**What you will do:**
Copy the passage on CJK Compatibility Ideographs below word for word, from start to finish.

**Source:**
■ ■ ■ ■ ■

Unicode Version 6.1 includes a total of 1,002 CJK Compatibility Ideographs. The February 22, 2012 CJK Type Blog article includes a table that provides the details in terms of when they were added to Unicode, version-wise.
Of the 1,002 CJK Compatibility Ideographs that are in Unicode, 89 have Japanese sources. The Japanese sources are JIS X 0213:2004, Jinmei-yō Kanji (人名用漢字), IBM, and ARIB STD-B24. In addition, some of them have multiple Japanese sources, and while most of them are intended to use the same glyph regardless of the source, a very small number of them—three to be precise—do not.
One issue that affects CJK Compatibility Ideographs is that they are subject to normalization, and regardless of which of the four normalization forms that are used—NFC, NFD, NFKC, or NFKD—they are converted into their canonical equivalent, which is a CJK Unified Ideograph. For example, the two CJK Compatibility Ideographs U+FA5D (艹) and U+FA5E (艹) normalize to the same CJK Unified Ideograph, U+8279 (艹). What is currently at issue is that 57 of the 861 Jinmei-yō Kanji are CJK Compatibility Ideographs, and when normalized, they become a different, but related, kanji. This is a problem because these 57 CJK Compatibility Ideographs cannot be preserved, because it’s not possible to guarantee that normalization will not be applied, except in completely closed environments. Any interchange of them is subject to data loss.

■ ■ ■ ■ ■

**Entries provided:**
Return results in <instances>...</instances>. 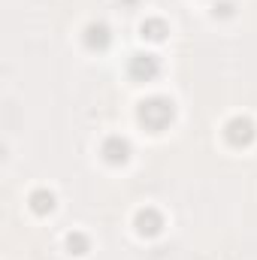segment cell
Here are the masks:
<instances>
[{
    "label": "cell",
    "mask_w": 257,
    "mask_h": 260,
    "mask_svg": "<svg viewBox=\"0 0 257 260\" xmlns=\"http://www.w3.org/2000/svg\"><path fill=\"white\" fill-rule=\"evenodd\" d=\"M139 121L148 130H167L176 121V103L170 97H148L139 103Z\"/></svg>",
    "instance_id": "6da1fadb"
},
{
    "label": "cell",
    "mask_w": 257,
    "mask_h": 260,
    "mask_svg": "<svg viewBox=\"0 0 257 260\" xmlns=\"http://www.w3.org/2000/svg\"><path fill=\"white\" fill-rule=\"evenodd\" d=\"M157 73H160V61H157V55L136 52V55L127 61V76L133 79V82H151V79H157Z\"/></svg>",
    "instance_id": "7a4b0ae2"
},
{
    "label": "cell",
    "mask_w": 257,
    "mask_h": 260,
    "mask_svg": "<svg viewBox=\"0 0 257 260\" xmlns=\"http://www.w3.org/2000/svg\"><path fill=\"white\" fill-rule=\"evenodd\" d=\"M224 139H227L233 148H245V145H251V142H254V124H251V118H242V115L230 118L227 127H224Z\"/></svg>",
    "instance_id": "3957f363"
},
{
    "label": "cell",
    "mask_w": 257,
    "mask_h": 260,
    "mask_svg": "<svg viewBox=\"0 0 257 260\" xmlns=\"http://www.w3.org/2000/svg\"><path fill=\"white\" fill-rule=\"evenodd\" d=\"M100 154H103V160H106V164L121 167V164H127V160H130V142H127V139H121V136H109V139L103 142Z\"/></svg>",
    "instance_id": "277c9868"
},
{
    "label": "cell",
    "mask_w": 257,
    "mask_h": 260,
    "mask_svg": "<svg viewBox=\"0 0 257 260\" xmlns=\"http://www.w3.org/2000/svg\"><path fill=\"white\" fill-rule=\"evenodd\" d=\"M164 230V218H160V212L157 209H139L136 212V233L139 236H157Z\"/></svg>",
    "instance_id": "5b68a950"
},
{
    "label": "cell",
    "mask_w": 257,
    "mask_h": 260,
    "mask_svg": "<svg viewBox=\"0 0 257 260\" xmlns=\"http://www.w3.org/2000/svg\"><path fill=\"white\" fill-rule=\"evenodd\" d=\"M109 43H112V34H109V27H106V24L94 21V24H88V27H85V46H88L91 52H106V49H109Z\"/></svg>",
    "instance_id": "8992f818"
},
{
    "label": "cell",
    "mask_w": 257,
    "mask_h": 260,
    "mask_svg": "<svg viewBox=\"0 0 257 260\" xmlns=\"http://www.w3.org/2000/svg\"><path fill=\"white\" fill-rule=\"evenodd\" d=\"M139 34H142V40L160 43V40L170 34V27H167V21H164V18H145V21H142V27H139Z\"/></svg>",
    "instance_id": "52a82bcc"
},
{
    "label": "cell",
    "mask_w": 257,
    "mask_h": 260,
    "mask_svg": "<svg viewBox=\"0 0 257 260\" xmlns=\"http://www.w3.org/2000/svg\"><path fill=\"white\" fill-rule=\"evenodd\" d=\"M30 209H34L37 215H49V212L55 209V194L46 191V188L34 191V194H30Z\"/></svg>",
    "instance_id": "ba28073f"
},
{
    "label": "cell",
    "mask_w": 257,
    "mask_h": 260,
    "mask_svg": "<svg viewBox=\"0 0 257 260\" xmlns=\"http://www.w3.org/2000/svg\"><path fill=\"white\" fill-rule=\"evenodd\" d=\"M67 248H70V254H85L88 251V236L85 233H70L67 236Z\"/></svg>",
    "instance_id": "9c48e42d"
},
{
    "label": "cell",
    "mask_w": 257,
    "mask_h": 260,
    "mask_svg": "<svg viewBox=\"0 0 257 260\" xmlns=\"http://www.w3.org/2000/svg\"><path fill=\"white\" fill-rule=\"evenodd\" d=\"M215 15H221V18H230V15H233V3H230V0H224V3H215Z\"/></svg>",
    "instance_id": "30bf717a"
}]
</instances>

■ ■ ■ ■ ■

**Complete response:**
Unicode Version 6.1 includes a total of 1,002 CJK Compatibility Ideographs. The February 22, 2012 CJK Type Blog article includes a table that provides the details in terms of when they were added to Unicode, version-wise.
Of the 1,002 CJK Compatibility Ideographs that are in Unicode, 89 have Japanese sources. The Japanese sources are JIS X 0213:2004, Jinmei-yō Kanji (人名用漢字), IBM, and ARIB STD-B24. In addition, some of them have multiple Japanese sources, and while most of them are intended to use the same glyph regardless of the source, a very small number of them—three to be precise—do not.
One issue that affects CJK Compatibility Ideographs is that they are subject to normalization, and regardless of which of the four normalization forms that are used—NFC, NFD, NFKC, or NFKD—they are converted into their canonical equivalent, which is a CJK Unified Ideograph. For example, the two CJK Compatibility Ideographs U+FA5D (艹) and U+FA5E (艹) normalize to the same CJK Unified Ideograph, U+8279 (艹). What is currently at issue is that 57 of the 861 Jinmei-yō Kanji are CJK Compatibility Ideographs, and when normalized, they become a different, but related, kanji. This is a problem because these 57 CJK Compatibility Ideographs cannot be preserved, because it’s not possible to guarantee that normalization will not be applied, except in completely closed environments. Any interchange of them is subject to data loss.